This raises the as yet unanswerable question of where these missiles have come from? In this context, it is worth looking at exactly what Harakat Hazm represents within the wider Syrian opposition dynamic.
Harakat Hazm was established on 25 January 2014 via the merger of 12 small moderate rebel factions, including several from the now largely defunct Kataib al-Farouq:
- Kataib Farouq al-Shamal
- 9th Special Forces Brigade
- 1st Brigade of Madraat
- Liwa Ayman Bil Allah
- Katibat Abi Harith - Farouq Hama
- Katibat Ahrar al-Salmiya - Farouq Hama
- Liwa Ahbab Allah
- 60th Brigade
- Katibat Shaheed Abdul Ghaffar Hamish
- Katibat Shaheed Abdullahi Bukar
- Saraya Sawt al-Haq
- Katibat Abu Asad al-Nimr
The group was described in its foundation video as being divided into a northern and a southern division, led by Murshid al-Khalid (Abu al-Muatassim) and Mohammed al-Dahik (Abu Hatem), respectively. The group's Secretary General was named as Bilal Atar (Abu Abd al-Sham), while Awdu Abu Zaid headed military operations and Hamza Shamali (Abu Hashem) took charge of political affairs.

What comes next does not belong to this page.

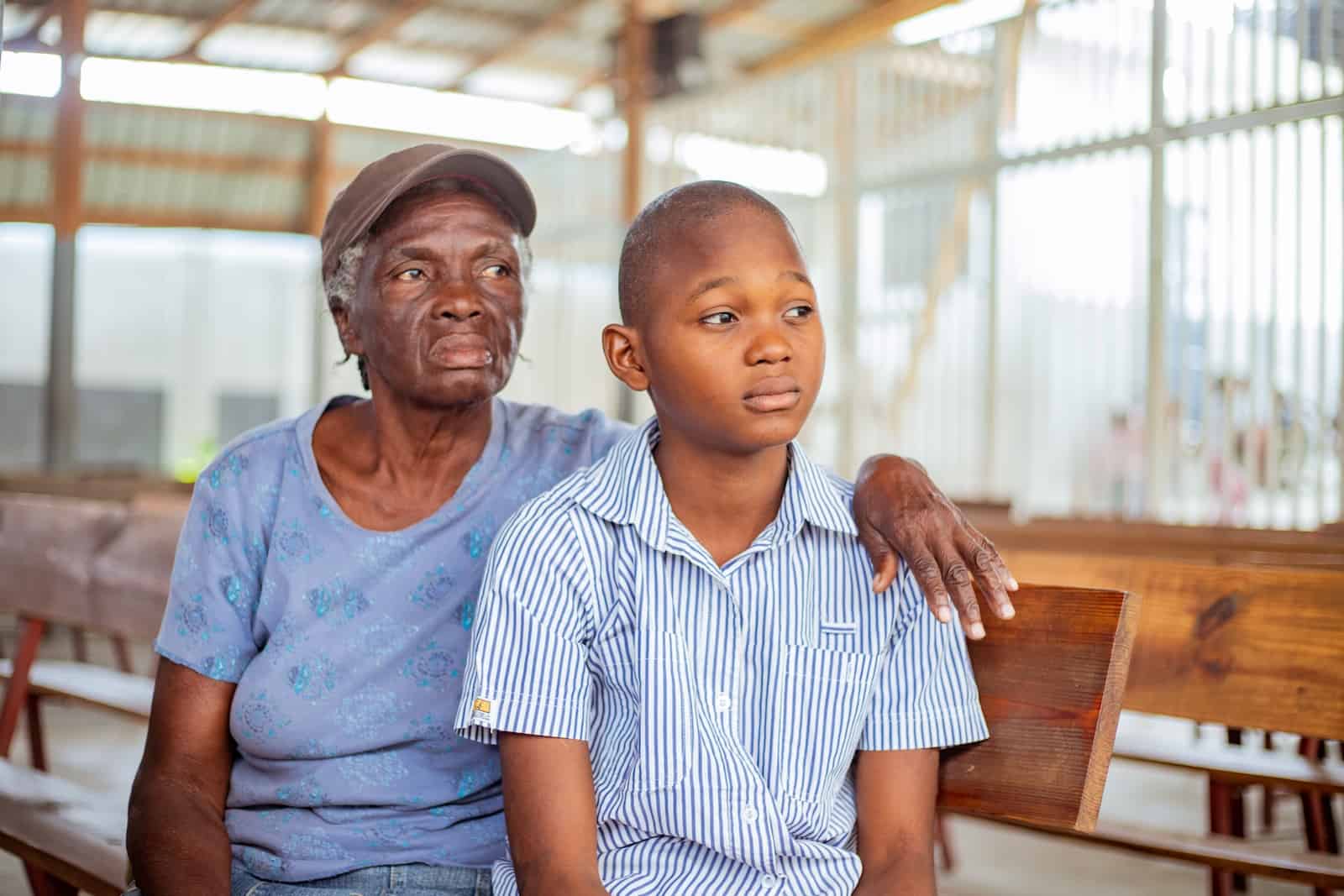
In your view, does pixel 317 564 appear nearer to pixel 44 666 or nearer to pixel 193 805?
pixel 193 805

Most intriguing at the time was the fact that the then Chief of Staff of the Western-backed Supreme Military Council (SMC), Lieutenant General Selim Idriss, took pride of place in Harakat Hazm's formation video sat in the middle seat, where he lent the group his official blessing and support. This wasn't a particularly normal move by Idriss and was likely part of a wider behind-the-scenes dynamic.
At this point in time, serious institutional and structural tensions were afoot within the Syrian National Coalition (SNC) and the SMC, particularly regarding Idriss' role within the core Western-backed opposition. SNC President Ahmad Jarba and his Minister of Defence Assad Mustafa were seen to be coordinating a re-energizing of the moderate armed opposition. The formation of the Syrian Revolutionaries Front (SRF) on 9 December 2013 under the leadership of (the previously maligned) Jamal Maarouf and his deputy Haitham Afeisi and the offensive against the Islamic State in Iraq and al-Sham (ISIS) in northern Syria in January 2014 appeared to represent a much needed (re)-focus on unity within moderate ranks. But behind the scenes, moves were being planned against Idriss that would prove damaging in the weeks to come.

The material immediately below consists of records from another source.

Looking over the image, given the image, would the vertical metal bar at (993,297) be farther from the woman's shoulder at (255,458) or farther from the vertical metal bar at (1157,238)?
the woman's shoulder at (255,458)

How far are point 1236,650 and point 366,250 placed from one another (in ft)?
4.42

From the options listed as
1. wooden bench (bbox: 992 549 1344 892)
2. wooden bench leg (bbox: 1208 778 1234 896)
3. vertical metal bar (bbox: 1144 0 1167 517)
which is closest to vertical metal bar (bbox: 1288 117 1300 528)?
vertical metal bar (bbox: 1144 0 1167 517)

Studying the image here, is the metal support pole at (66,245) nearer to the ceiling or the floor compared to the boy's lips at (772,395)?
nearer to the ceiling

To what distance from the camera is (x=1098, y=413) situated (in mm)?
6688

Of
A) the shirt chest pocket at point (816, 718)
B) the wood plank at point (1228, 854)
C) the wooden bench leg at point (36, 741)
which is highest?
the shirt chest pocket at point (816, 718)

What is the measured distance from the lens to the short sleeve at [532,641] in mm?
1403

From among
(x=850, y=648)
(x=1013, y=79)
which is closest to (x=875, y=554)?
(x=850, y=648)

This all came to a head on 16 February when a secret meeting of the SMC in Istanbul announced at its conclusion that Selim Idriss was being dismissed and replaced by the little known commander of Al-Quneitra governorate's Military Council, Brigadier General Abdel Ilah al-Bashir. The announcement sparked significant rifts within the SMC and the Free Syrian Army's (FSA) General Staff, and as such, several statements were quickly issued from inside Syria in support of Idriss - including one by Harakat Hazm on 17 February. Two days later, Idriss appeared in a video alongside 12 senior provincial-level SMC commanders and members of the FSA's General Staff in which they rejected his dismissal and claimed they in fact represented the legitimate leadership of the FSA. In effect, the SMC-FSA structure was split in two.

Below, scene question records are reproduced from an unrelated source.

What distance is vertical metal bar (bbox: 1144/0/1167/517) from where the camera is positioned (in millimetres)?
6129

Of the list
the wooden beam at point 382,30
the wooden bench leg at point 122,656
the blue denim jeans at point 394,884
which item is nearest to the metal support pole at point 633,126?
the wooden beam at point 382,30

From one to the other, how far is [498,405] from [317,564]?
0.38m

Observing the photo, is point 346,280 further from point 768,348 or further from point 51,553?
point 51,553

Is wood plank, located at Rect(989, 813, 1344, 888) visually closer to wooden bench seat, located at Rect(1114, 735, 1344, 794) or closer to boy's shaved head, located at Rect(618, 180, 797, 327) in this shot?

Despite efforts made to mediate these serious divisions - including a set of meetings in early March that ended in a brawl in which Ahmad Jarba was punched three times - the damage has been done. Today, an entirely new and reshaped SMC leadership is now in place, leaving Idriss and his various important supporters inside Syria largely afloat, essentially representing a second distinct military opposition structure. And a core element within that structure is Harakat Hazm.
It was widely accepted in 2013 that Idriss was well respected within US administration circles for being a reliable middleman with solid moderate leanings. Despite Idriss' comparative lack of wider institutional influence when compared to late 2013, it is more than feasible that he continues to represent a coordinator of external military assistance to core moderate rebels - whether that be via official or unofficial circles.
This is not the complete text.